━━━ Artikel ━━━
29.2 C
Jakarta
Thursday, September 19, 2024

Melihat dan Membahasakan Ulang Revolusi Indonesia

Oleh WAHYU HARJANTO, Peneliti di Mindset Institute Jogjakarta, alumnus Jurusan Sejarah FIB Universitas Gadjah Mada

Buku ini masih meletakkan ketegangan sebagai pusat dan suspens sebagian besar tulisan. Padahal, petani masih tetap menanam padi di sawah, pengasong dan wong mbarang (pengamen) terus beraksi di jalan-jalan kota selama masa revolusi.

PERSPEKTIF atau sudut pandang adalah persoalan klasik dalam metodologi umumnya dan historiografi atau sejarah penulisan sejarah Indonesia khususnya. Ia merupakan instrumen pokok para sejarawan dalam memahami dan memaknai realitas atau permasalahan tertentu, dan dalam pengembangan ilmu pengetahuan.

Mohammad Ali adalah sejarawan pertama Indonesia yang mengikhtiarkan adanya perspektif yang menurutnya ”khas Indonesia” dalam rekonstruksi sejarah Indonesia. Sebuah sudut pandang yang menurutnya akan mewakili tidak saja perasaan, tetapi juga kepentingan Indonesia dalam melihat dan menarasikan ulang pengalamannya yang terjadi di masa lalu.

Dari Nerlandosentris ke Indonesiasentris

Lewat buku Pengantar Ilmu Sedjarah Indonesia (1963), Ali dengan tegas menolak sejarah Indonesia yang ditulis ”dari atas geladak kapal Belanda”. Ia menolak historiografi Indonesia yang dibangun berdasar perspektif dan kepentingan kolonial (Nerlandosentris) sehingga lalu menawarkan perspektif Indonesiasentris dalam historiografi.

Pengembangan metodologi bercorak Indonesiasentris ini bagi Ali mendesak untuk dilakukan. Sebab, hanya dengan cara itu sejarah Indonesia bisa berada di pusat, tidak lagi di pinggir. Usulan Ali disambut hangat oleh kampus utama di Indonesia, seperti Universitas Indonesia (di bawah R. Mohammad Ali) dan Universitas Gadjah Mada (di bawah Sartono Kartodirdjo).
━━━
### Instruksi Tertulis A
Jawab pertanyaan berikut berdasarkan artikel di atas.
(i) Menurut artikel, apa yang tetap dilakukan petani selama masa revolusi?
(ii) Pada tahun berapa buku Pengantar Ilmu Sedjarah Indonesia terbit?
(iii) Universitas Gadjah Mada menyambut usulan Ali di bawah siapa?
━━━ Data Tersedia ━━━
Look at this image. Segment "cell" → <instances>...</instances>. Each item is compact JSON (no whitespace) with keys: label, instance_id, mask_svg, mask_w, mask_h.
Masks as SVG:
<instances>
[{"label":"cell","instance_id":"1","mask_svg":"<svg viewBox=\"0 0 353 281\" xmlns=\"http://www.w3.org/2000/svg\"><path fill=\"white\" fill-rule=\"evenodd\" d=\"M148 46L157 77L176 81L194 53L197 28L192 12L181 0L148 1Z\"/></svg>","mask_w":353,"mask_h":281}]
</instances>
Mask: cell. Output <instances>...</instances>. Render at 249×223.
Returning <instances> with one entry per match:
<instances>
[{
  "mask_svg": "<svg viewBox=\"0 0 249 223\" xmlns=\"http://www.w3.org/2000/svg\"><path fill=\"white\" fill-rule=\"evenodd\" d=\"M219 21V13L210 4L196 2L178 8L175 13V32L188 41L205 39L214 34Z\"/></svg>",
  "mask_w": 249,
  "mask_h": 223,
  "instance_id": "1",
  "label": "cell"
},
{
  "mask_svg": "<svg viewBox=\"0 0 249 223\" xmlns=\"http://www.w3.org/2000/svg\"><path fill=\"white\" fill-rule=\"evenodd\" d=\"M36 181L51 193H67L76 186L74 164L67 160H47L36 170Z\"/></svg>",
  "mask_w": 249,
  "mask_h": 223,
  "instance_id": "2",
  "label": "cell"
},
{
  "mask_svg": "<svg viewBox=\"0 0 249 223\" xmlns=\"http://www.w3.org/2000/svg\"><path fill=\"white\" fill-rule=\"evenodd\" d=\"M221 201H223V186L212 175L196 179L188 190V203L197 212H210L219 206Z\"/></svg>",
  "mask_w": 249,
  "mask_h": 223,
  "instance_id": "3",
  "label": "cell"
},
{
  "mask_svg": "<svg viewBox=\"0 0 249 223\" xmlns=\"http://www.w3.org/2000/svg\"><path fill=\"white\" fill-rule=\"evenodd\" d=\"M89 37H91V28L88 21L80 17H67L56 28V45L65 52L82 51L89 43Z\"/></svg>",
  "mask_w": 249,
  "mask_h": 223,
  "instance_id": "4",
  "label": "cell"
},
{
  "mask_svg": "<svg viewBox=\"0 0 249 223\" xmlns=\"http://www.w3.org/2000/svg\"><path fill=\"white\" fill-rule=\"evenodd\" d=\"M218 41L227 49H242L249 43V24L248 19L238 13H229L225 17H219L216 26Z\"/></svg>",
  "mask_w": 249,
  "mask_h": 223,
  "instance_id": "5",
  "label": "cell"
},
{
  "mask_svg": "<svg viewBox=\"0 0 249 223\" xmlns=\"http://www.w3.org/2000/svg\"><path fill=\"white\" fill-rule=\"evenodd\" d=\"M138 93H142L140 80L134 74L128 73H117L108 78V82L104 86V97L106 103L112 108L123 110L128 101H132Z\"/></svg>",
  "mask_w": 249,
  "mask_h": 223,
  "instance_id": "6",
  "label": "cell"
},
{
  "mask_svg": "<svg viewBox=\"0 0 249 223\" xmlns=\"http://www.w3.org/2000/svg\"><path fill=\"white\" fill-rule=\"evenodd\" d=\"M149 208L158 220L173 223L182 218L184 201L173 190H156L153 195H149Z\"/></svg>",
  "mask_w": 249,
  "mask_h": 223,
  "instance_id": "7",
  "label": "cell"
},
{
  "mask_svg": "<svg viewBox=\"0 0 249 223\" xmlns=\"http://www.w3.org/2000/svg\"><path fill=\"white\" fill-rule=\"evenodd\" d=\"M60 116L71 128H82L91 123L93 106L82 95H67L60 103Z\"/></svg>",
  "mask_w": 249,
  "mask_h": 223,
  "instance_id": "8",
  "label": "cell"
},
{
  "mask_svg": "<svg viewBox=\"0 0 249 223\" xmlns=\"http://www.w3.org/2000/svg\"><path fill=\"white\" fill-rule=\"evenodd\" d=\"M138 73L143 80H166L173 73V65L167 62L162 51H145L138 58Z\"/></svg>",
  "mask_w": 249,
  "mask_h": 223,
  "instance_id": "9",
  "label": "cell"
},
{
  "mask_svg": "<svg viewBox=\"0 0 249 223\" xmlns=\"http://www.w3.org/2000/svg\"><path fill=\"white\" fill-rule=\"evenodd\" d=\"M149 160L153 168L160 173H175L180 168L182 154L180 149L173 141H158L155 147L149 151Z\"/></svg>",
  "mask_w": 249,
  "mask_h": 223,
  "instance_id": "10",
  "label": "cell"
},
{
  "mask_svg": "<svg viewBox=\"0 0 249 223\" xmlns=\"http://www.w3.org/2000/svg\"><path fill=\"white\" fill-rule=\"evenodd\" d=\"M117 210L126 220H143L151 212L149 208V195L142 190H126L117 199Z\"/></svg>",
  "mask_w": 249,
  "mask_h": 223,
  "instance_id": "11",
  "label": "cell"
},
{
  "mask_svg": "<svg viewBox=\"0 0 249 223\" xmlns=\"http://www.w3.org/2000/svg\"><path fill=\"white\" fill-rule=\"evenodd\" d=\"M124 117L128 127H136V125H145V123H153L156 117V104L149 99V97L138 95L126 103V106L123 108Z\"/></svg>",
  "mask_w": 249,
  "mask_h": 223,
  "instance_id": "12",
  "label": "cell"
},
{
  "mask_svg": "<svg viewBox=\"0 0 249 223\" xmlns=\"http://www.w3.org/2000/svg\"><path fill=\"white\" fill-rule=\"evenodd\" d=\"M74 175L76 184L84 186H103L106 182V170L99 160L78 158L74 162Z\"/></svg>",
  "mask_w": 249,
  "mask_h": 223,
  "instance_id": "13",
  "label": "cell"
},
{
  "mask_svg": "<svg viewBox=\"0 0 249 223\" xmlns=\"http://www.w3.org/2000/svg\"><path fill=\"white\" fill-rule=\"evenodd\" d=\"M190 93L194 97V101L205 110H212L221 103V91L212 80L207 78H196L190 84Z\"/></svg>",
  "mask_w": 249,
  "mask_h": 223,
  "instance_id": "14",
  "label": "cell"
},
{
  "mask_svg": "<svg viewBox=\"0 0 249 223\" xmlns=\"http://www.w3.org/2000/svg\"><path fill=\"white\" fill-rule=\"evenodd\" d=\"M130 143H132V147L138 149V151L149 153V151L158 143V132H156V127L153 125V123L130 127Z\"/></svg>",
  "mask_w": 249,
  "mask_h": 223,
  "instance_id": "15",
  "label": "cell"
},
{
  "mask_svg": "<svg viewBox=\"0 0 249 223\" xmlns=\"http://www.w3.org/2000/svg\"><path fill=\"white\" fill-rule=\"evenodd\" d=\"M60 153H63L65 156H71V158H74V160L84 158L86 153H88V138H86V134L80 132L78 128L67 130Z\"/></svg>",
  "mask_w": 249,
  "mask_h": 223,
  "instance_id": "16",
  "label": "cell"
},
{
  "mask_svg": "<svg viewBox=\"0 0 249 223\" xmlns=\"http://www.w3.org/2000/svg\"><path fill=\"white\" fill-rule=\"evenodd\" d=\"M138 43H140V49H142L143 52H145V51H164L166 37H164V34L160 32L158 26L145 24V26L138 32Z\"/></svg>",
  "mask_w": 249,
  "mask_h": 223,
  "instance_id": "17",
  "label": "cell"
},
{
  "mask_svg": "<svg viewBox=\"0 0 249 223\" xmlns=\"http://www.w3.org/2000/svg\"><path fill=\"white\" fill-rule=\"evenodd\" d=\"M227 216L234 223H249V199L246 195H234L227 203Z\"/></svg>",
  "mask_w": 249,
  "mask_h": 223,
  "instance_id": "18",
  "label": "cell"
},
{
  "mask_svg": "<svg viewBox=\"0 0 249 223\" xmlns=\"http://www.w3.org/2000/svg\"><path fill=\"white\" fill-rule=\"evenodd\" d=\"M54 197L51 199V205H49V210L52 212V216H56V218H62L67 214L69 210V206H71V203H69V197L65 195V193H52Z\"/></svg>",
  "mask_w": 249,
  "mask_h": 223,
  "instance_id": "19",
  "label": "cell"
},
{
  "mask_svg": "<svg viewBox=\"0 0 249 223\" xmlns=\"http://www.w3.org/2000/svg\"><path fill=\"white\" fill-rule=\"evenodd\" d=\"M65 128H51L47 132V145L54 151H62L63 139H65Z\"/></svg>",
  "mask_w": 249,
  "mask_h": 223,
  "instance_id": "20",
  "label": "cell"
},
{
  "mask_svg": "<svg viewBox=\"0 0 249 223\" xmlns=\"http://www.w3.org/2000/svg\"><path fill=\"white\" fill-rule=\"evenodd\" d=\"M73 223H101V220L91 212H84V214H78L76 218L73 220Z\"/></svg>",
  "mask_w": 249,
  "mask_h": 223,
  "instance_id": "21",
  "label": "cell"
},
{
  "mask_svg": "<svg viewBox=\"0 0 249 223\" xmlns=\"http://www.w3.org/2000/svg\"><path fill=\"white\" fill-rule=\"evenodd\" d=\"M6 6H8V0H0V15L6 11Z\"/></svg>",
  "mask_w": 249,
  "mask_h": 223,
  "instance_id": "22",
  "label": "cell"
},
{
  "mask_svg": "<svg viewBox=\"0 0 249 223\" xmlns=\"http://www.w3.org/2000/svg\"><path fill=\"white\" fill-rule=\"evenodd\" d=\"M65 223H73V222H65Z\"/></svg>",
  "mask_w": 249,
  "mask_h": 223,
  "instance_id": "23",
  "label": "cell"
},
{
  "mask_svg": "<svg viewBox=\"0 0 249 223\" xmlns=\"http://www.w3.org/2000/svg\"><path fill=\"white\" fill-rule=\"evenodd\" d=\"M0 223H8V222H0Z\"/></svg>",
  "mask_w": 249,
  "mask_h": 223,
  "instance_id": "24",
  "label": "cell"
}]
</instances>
━━━
### Instruksi Tertulis B
Tampilkan semua baris catatan yang memuat kata "instances".

### Jawaban Lengkap A
(i) Petani tetap menanam padi di sawah.
(ii) 1963.
(iii) Sartono Kartodirdjo.

### Jawaban Lengkap B
Look at this image. Segment "cell" → <instances>...</instances>. Each item is compact JSON (no whitespace) with keys: label, instance_id, mask_svg, mask_w, mask_h.
<instances>
</instances>
Mask: cell. Output <instances>...</instances>. Render at 249×223.
Returning <instances> with one entry per match:
<instances>
</instances>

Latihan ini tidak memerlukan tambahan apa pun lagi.